Neste processo, a maior guerra não está do lado de fora, como se supõe, mas
dentro da alma (Gn 32.24).
Jacó é confrontando: “Como te chamas?” (Gn 32.27) Esta
pergunta toca a questão central do seu caráter. Ele tem que lidar com a
essência enigmática do seu ser. Ele é Jacó e seu nome carrega em si a dura
realidade de um caráter enganador, embusteiro e trapaceiro. Deus o leva a entrar em contacto com sua fragilidade e
vulnerabilidade.
Talvez aqui resida uma
das maiores dificuldades em perdoar e reconciliar, porque não queremos ser
confrontados com a interioridade, nem responder às duras perguntas sobre aquilo
que somos. Num processo de restauração do casamento, o orgulho, vaidade,
reputação, precisam ser inquiridos. Perdão é o superlativo da perda. A maioria
se divorcia porque não quer passar pela compreensão da dura realidade de seu
próprio ser, sua natureza narcisista e egoísta. Então, diante de si mesmos,
preferem negar a crise fugindo dela, evitando ter que olhar para a própria
alma. Antes de resolver problemas com os outros, temos que lutar conosco mesmo,
com as sombras de nosso ser, com os lados escuros da alma, e esta experiência é
dolorida e dramática. Só se sai dela mancando, como aconteceu com Jacó.
O que nos leva a buscar reconciliação?
Diante de tantos
problemas enumerados, por que deveríamos buscar o caminho da restauração? Sendo
simplista diria que uma única razão já seria bastante: Porque vale a pena. Depois de tanta dor e ansiedade vividos por
Jacó, de temores e pesadelos, tudo isto assume uma nova roupagem quando ele se
reencontra com o irmão Esaú. Jacó imaginou o pior cenário, e agora vemos o Esaú
guerreiro, abraçado e chorando. Quanto anos de sofrimento para descobrir que
seu irmão era bem menos complicado do que parecia, que ele não era tão ruim
como imaginara. Os erros de outrora foram frutos da imaturidade e leviandade
dos dois, e as ameaças caem por terra. (Gn 33.4).
Que caminho bendito o
caminho da reconciliação! Através dele Jacó vai restabelecendo a alma e
ganhando novo nome diante de Deus. Não mais Jacó, o trapaceiro, mas Israel,
príncipe com Deus. Passa a ter uma nova identidade. Restabelece o conflito com
o sogro. Estava ameaçado, agora é abençoado! (Gn 31.55). Reencontra-se com Esaú:
tinha um inimigo, agora um parceiro (33.12). Esaú não quer deixá-lo sozinho, mas
quer protegê-lo, ele é seu irmão. As coisas antigas e os anos de pesadelo
tornam-se apenas páginas viradas da história.
Quanta revolução a
reconciliação pode trazer: paz com Deus, harmonia familiar, perdão entre
irmãos, casamentos refeitos, uma nova linha de comunicação entre pais e filhos.
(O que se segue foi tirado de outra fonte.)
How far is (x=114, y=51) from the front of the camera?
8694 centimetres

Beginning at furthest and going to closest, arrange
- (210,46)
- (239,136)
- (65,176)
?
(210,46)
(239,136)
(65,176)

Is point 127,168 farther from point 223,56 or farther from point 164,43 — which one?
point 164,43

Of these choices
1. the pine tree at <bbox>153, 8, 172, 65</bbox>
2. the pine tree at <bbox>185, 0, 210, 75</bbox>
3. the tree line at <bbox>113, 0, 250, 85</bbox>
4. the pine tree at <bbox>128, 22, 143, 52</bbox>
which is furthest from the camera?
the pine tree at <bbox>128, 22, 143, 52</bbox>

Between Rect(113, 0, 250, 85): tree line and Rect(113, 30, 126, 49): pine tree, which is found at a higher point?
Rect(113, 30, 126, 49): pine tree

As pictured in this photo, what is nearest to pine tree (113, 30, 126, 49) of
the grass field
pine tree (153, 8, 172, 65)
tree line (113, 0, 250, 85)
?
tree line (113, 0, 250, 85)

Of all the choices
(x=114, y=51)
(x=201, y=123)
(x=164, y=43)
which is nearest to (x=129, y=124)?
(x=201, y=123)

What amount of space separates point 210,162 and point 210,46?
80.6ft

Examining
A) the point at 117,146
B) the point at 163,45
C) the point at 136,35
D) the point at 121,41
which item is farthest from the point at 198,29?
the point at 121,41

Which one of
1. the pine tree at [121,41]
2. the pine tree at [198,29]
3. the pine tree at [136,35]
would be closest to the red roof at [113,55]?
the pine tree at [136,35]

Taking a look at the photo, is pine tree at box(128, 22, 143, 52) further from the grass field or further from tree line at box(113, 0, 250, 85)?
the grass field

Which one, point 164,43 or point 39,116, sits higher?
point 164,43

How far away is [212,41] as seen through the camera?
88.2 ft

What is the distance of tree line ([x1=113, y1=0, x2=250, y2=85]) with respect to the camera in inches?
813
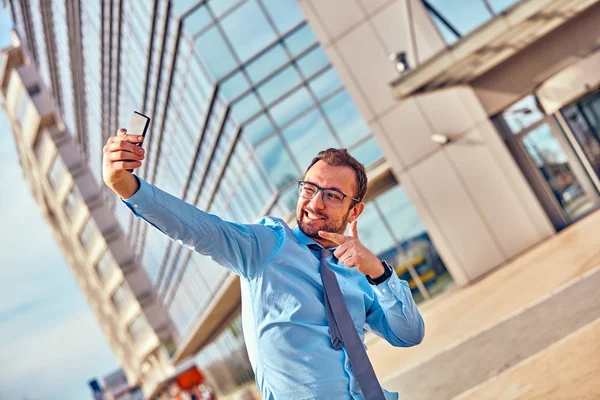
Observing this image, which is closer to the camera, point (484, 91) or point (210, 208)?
point (484, 91)

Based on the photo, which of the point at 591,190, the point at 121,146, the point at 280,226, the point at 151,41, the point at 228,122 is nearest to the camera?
the point at 121,146

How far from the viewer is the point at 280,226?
8.95 ft

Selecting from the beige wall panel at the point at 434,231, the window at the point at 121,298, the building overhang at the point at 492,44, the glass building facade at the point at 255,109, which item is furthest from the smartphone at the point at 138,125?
the window at the point at 121,298

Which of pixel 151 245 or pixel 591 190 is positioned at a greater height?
pixel 151 245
Reconciliação capacita-nos sepultar o passado, zerar a conta e virar a página. Reconciliação
desmonta resistências. Antes o Esaú armado, o Jacó defensivo, agora o homem
liberto. Todo o aparato se desfaz com um sincero abraço, um beijo de
reconciliação e lágrimas de perdão.
Famílias facilmente
escondem ódios profundos e atitudes insanas. A reconciliação de Jacó amplia suas
relações, ele descobre um universo bem maior, não é mais um ser solitário. Tem
gente ao redor, a quem pode apelar, não está mais desprotegido. Perda de laços
sanguíneos é terrível. Perda de amigos, irreparável.
Reconciliação espanta
temores íntimos da alma e fantasmas que caminhavam nas madrugadas. Jacó, o
homem atormentado pela possibilidade da vingança do irmão, que o ameaçara agora
é descobre um aliado (Gn. 27:41). Jacó vivia sob o estigma da morte, mas a
reconciliação põe fim aos anos de angústia e expectativa de que o pior pudesse
acontecer. Quem esteve sob ameaça entende o que estou dizendo.
Conclusão:
Reconciliação aponta
para a obra da cruz.
A Bíblia diz que “Deus estava em Cristo, reconciliando consigo
mesmo o mundo, não imputando aos homens as suas transgressões, e nos confiou a
palavra da reconciliação” (2 Co 5.19). Ele não apenas desfez a barreira que
meu pecado criara, mas nos habilitou com a palavra da reconciliação para
encorajar.
Como na parábola do
Filho pródigo, traímos a Deus, ferimos o seu amor, no entanto, o pai perdoa,
nos aceita de volta, nos dá dignidade. Ele, o ofendido; eu, o ofensor. Ele
reconciliou “consigo mesmo o mundo”. A iniciativa foi dele e ele pagou o preço
da minha reconciliação.
Um velho pregador
estava viajando de trem para sua casa depois de uma série de conferências,
quando percebeu no seu vagão um rapaz muito nervoso. Vendo-lhe a angústia de
alma, se aproxima e pergunta se poderia ajudá-lo, pois o via muito nervoso. E o
rapaz lhe explicou o que estava acontecendo.
Muitos anos atrás ele
havia saído de sua casa, por causa de uma briga que ele havia provocado pela
sua atitude intempestiva, e depois de ter ferido seus pais, a família e os
irmãos, decidira desaparecer no mundo e por muitos anos, não enviou qualquer
noticia aos seus. No entanto, passou a sentir-se cada vez mais oprimido e
resolveu retornar para. Contudo, não sabia como o Pai reagiria à sua atitude, e
resolveu mandar um telegrama dizendo: “Em tal dia, estarei viajando de trem
para reencontrá-los, como o trem passa perto da casa de vocês, quero que
coloquem um sinal no pé de manga, um lençol branco, como sinal de paz, em
frente de casa, para que eu saiba que vocês me perdoaram e me aceitam de volta.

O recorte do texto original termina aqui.